By Omordia,  Efe Alexandra – A few weeks ago, I got this spooky feeling when I entered an internet café not far from where I live.  The spookiness did not emanate from the fact that the twenty something year old attendant sprouted another head at my approach; it came about as a result of his actions or should I say inactions. You see, this young man didn’t acknowledge my presence for several minutes even as I tried my best to get his attention. The more I tried, the more he looked right through me like I wasn’t there. I started panicking and imagining all sorts of thing. I was almost convinced that I had turned to a spirit being as the attendant as well as some other young men around seemed oblivious of my presence. They were gesticulating and talking in coded language. It sounded like English but the words didn’t make sense to me. At long last the attendant spoke to me but what he said didn’t make me feel any better as he informed me in a removed and robot-like manner that I had begun to get used to that there was no free computer system for me to use even though I saw empty seats all around.  At that point, it seemed like they were other people in the café that I couldn’t see. It was getting weirder by the minute and I was beginning to lose it. In a polite tone that was just short of hysteria I informed him that they were empty spaces all over. He looked at me like I was the dumbest person he had ever come across and informed me that all the systems had been booked for the day.  I now got the whole gist.  I realized that it was one of the café’s all over the city I live that that have young regulars who spend countless hours trying to cook up all sorts of fraudulent schemes on the internet.
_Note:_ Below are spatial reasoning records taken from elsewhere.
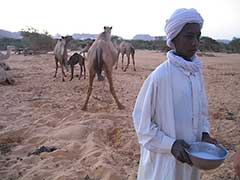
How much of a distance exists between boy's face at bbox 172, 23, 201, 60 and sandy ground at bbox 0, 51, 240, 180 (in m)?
2.16

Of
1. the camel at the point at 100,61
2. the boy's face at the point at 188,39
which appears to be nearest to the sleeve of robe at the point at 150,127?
the boy's face at the point at 188,39

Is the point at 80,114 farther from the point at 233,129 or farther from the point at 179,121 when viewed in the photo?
the point at 179,121

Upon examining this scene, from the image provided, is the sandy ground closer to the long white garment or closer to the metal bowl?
the long white garment

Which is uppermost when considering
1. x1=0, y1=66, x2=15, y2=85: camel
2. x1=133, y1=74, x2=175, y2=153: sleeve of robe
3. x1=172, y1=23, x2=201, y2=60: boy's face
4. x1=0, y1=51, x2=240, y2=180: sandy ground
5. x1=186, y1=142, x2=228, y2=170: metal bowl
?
x1=172, y1=23, x2=201, y2=60: boy's face

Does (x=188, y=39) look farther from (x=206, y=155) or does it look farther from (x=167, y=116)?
(x=206, y=155)

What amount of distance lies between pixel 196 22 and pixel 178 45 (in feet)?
0.63

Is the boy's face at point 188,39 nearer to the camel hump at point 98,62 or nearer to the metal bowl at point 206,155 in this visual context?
the metal bowl at point 206,155

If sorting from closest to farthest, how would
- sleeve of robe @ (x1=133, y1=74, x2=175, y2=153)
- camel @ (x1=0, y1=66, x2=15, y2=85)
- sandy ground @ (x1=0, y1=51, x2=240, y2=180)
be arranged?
sleeve of robe @ (x1=133, y1=74, x2=175, y2=153), sandy ground @ (x1=0, y1=51, x2=240, y2=180), camel @ (x1=0, y1=66, x2=15, y2=85)

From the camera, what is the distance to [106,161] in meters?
4.54

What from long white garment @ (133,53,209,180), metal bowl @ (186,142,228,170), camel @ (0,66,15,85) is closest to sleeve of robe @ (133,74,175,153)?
long white garment @ (133,53,209,180)

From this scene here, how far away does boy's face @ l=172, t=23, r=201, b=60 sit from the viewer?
7.80ft

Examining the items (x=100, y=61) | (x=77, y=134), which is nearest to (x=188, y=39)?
(x=77, y=134)

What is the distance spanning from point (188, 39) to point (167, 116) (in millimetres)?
538

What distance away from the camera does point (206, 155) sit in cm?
227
Internet café’s like these are spread all over West Africa. You can find them in places like Kaneshie, Adjame and Uselu. They are usually situated in the rough side of town, where the lives of the inhabitants seem not to count for much. In such places you find young people congregating and trying to get a hang of the illegal business. Their methods and the language of communication may vary but their expectations are similar; they need to feel a sense of community. They need to use their skills to improve their lot and since the governments in such places are usually short-sighted. These youngsters are willing to make things happen for themselves and their loved ones. Reminds  me of the movie “Catch me if you can” in which Leonardo di Caprio starred as an intelligent crook that went about impersonating others but the difference in the movie is that the government of the character’s country recognized his talents and tried to channel it positively by engaging the character Leonardo  portrayed to work for a security agency. They recognized his worth and rewarded him accordingly.

In West Africa, there is an enormous Human Resource Potential that can be put to good use. That can help to transform economies. Governments in countries like China and India are getting smarter and smarter and are putting their large population to good use. What are we waiting for? Fact is, young West Africans like young people all over the world would always do stuff so it’s up to our governments to make stuff work.